Probably the farmer activity I find most offensive and one I consider very far from the earth is what is called strimming, or what Americans call weed-whacking. Many times I have thought the strimmer was something straight out of hell sent to test my patience. For hours on end I would have to endure the perpetual stop-start whine of the strimmer as a neighbour went up and down his land hacking down the weeds – oblivious of his violent intrusion of the peace. The operator is covered with protective head gear and gloves like something out of a bad horror movie, and is amazingly disconnected from what he is doing. A quite dangerous activity too. One local man lost an eye doing it and I have been showered by stones when driving my car as council workers strimmed the roadside. A strimmer doesn’t cut, it smashes indiscriminately.

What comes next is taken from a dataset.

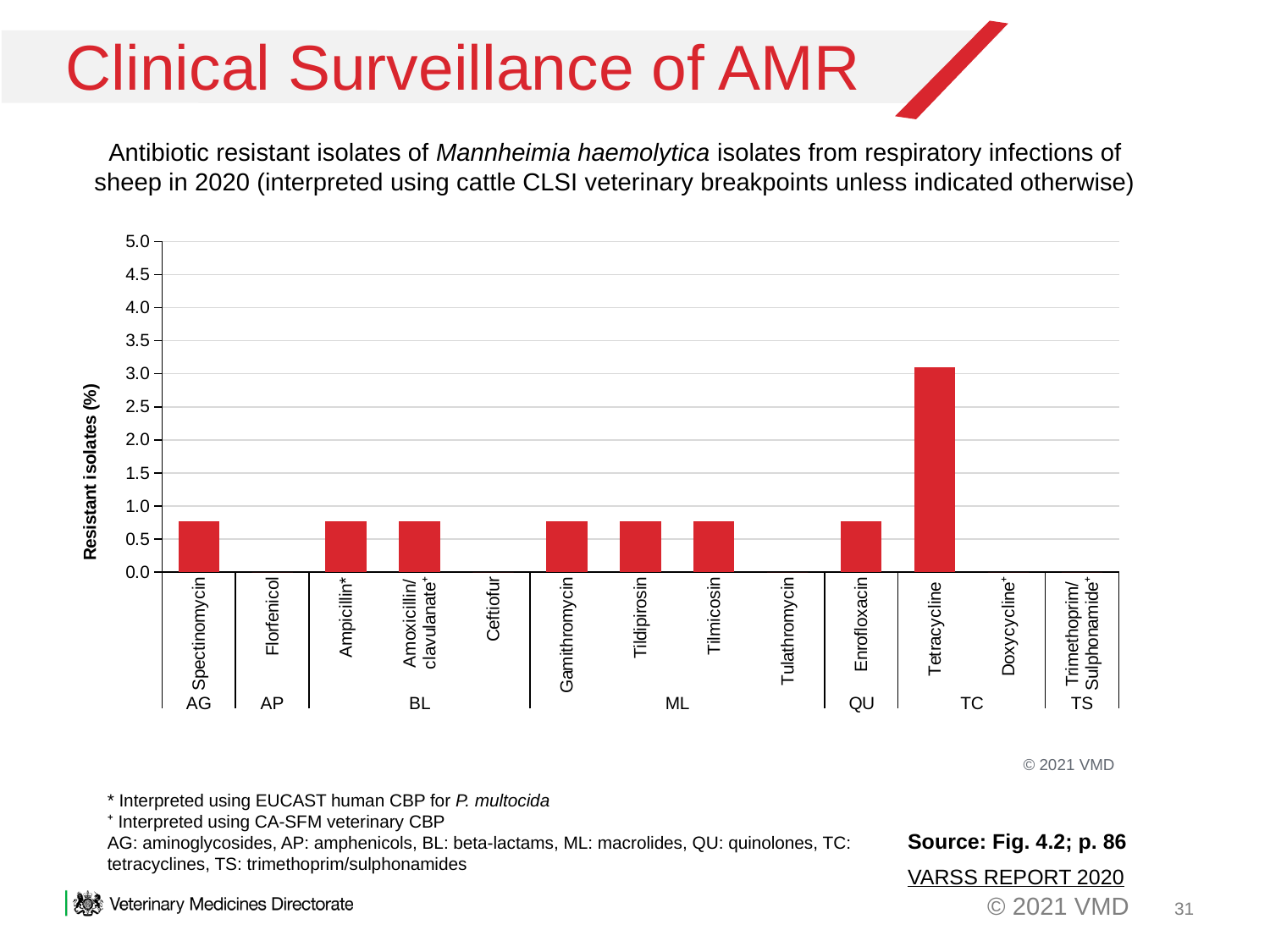
Is the value for Tetracycline greater or less than 2.5? greater How many antibiotics are shown on the x axis of the chart? 13 Is the value for Spectinomycin greater or less than 1.0? less Which antibiotic has the highest percentage of resistant isolates? Tetracycline Which has the larger value, Gamithromycin or Tulathromycin? Gamithromycin What is the label of the y axis? Resistant isolates (%) Which has the larger value, Tetracycline or Enrofloxacin? Tetracycline What kind of chart is shown on the slide? bar chart Which has the larger value, Ampicillin* or Ceftiofur? Ampicillin* Is the value for Enrofloxacin greater or less than 0.5? greater How many antibiotic class groups (such as AG, AP, BL) are labelled along the x axis? 7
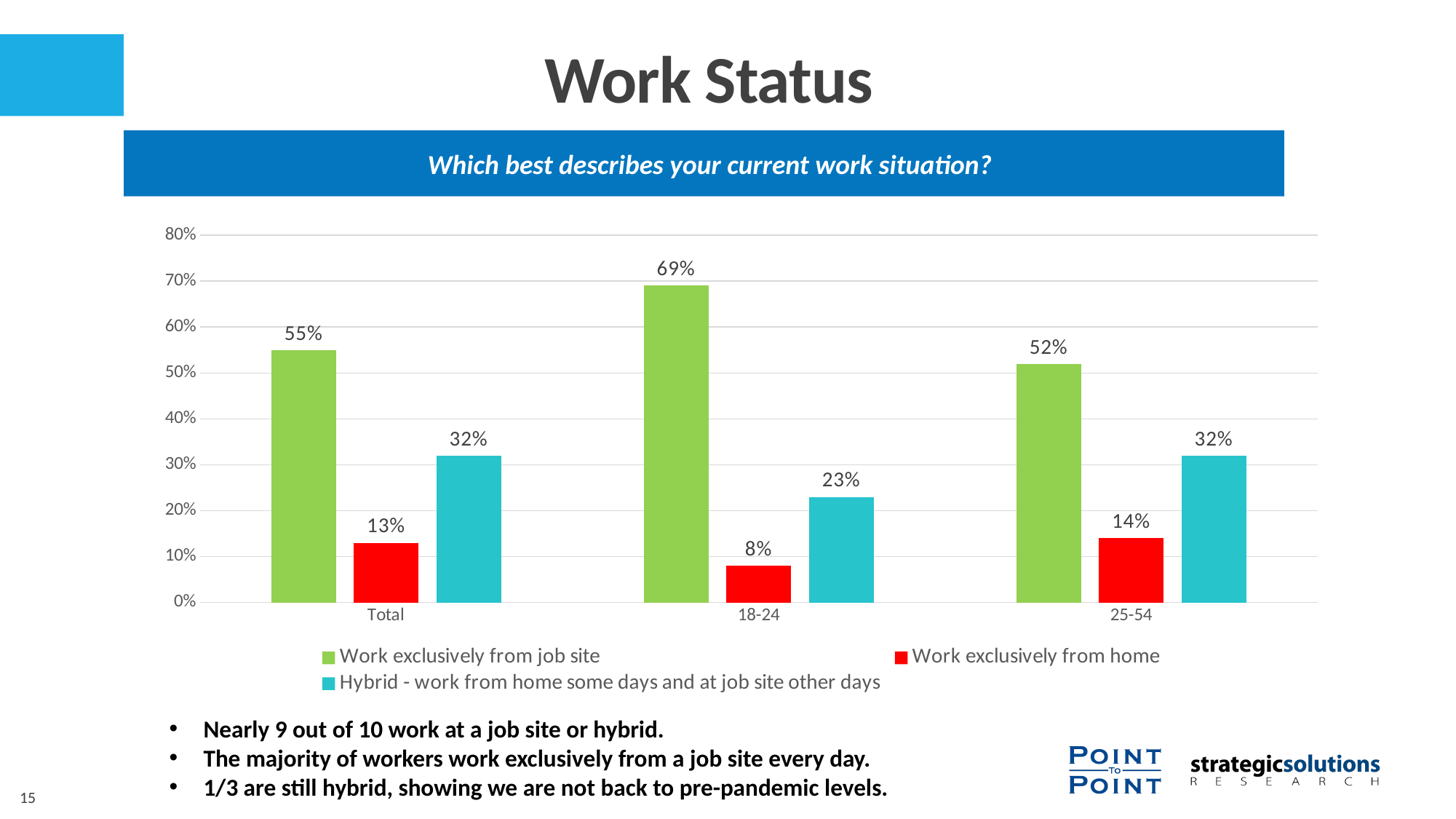
Which group has the lowest value for 'Work exclusively from home'? 18-24 What is the difference between the 'Work exclusively from job site' values for 18-24 and 25-54? 17% Is the 'Work exclusively from job site' value for 18-24 greater or less than 60%? greater What percentage of the Total group works exclusively from a job site? 55% How many series does the legend list? 3 How many groups are shown on the x axis? 3 What colour represents 'Work exclusively from home' in the chart? Red What is the value for 'Work exclusively from home' in the 18-24 group? 8% What is the Hybrid value for the 25-54 group? 32% What type of chart is shown on the slide? Bar chart Which age group has the highest value for 'Work exclusively from job site'? 18-24 Which is larger: the Hybrid value for 18-24 or the Hybrid value for 25-54? 25-54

What the strimmer replaced was the scythe, the ancient, dignified and very effective way of cutting, grass, weeds and of course wheat. All that is needed is the scythe (much cheaper than a strimmer/weedwhacker) and knowledge of how to sharpen it and some muscle. Who knows how to sharpen anything anymore? Many believe an experienced scyther can easily keep pace with a strimmer any day. But the hard pressed farmer is sold these ‘labour saving’ devices and has to keep up with his neighbour. You can’t even buy a scythe round here now.
This is the model to me of man far from the earth. I’m not a romantic and would accept that in certain situations the technological solution is appropriate. I drive in cars and fly in planes though rarely these days, and only when absolutely necessary. But because I really loathe the mechnical solution doesn’t mean I don’t make concessions – but I make the concession fully understanding that the other way is preferable. Sometimes I think I am fighting a lonely campaign against people willingly drowning in technology, lemming-like. I often reminded calligraphy students of mine what would happen if tomorrow they couldn’t go and buy paper, pens and ink in Rymans’ or Kinco’s or wherever you get your writing supplies. Could they make it themselves? If you had no electricity could you survive or would you just curl up and die. My thesis has always been that the ‘near to the earth’ solution is not only sustainable but actually better than the hi-tec solutions. A matter of quality over perceived technological advantage. In previous posts I have harped on about PA systems, disappearing calligraphic styles, musical modes and so on. It’s all connected.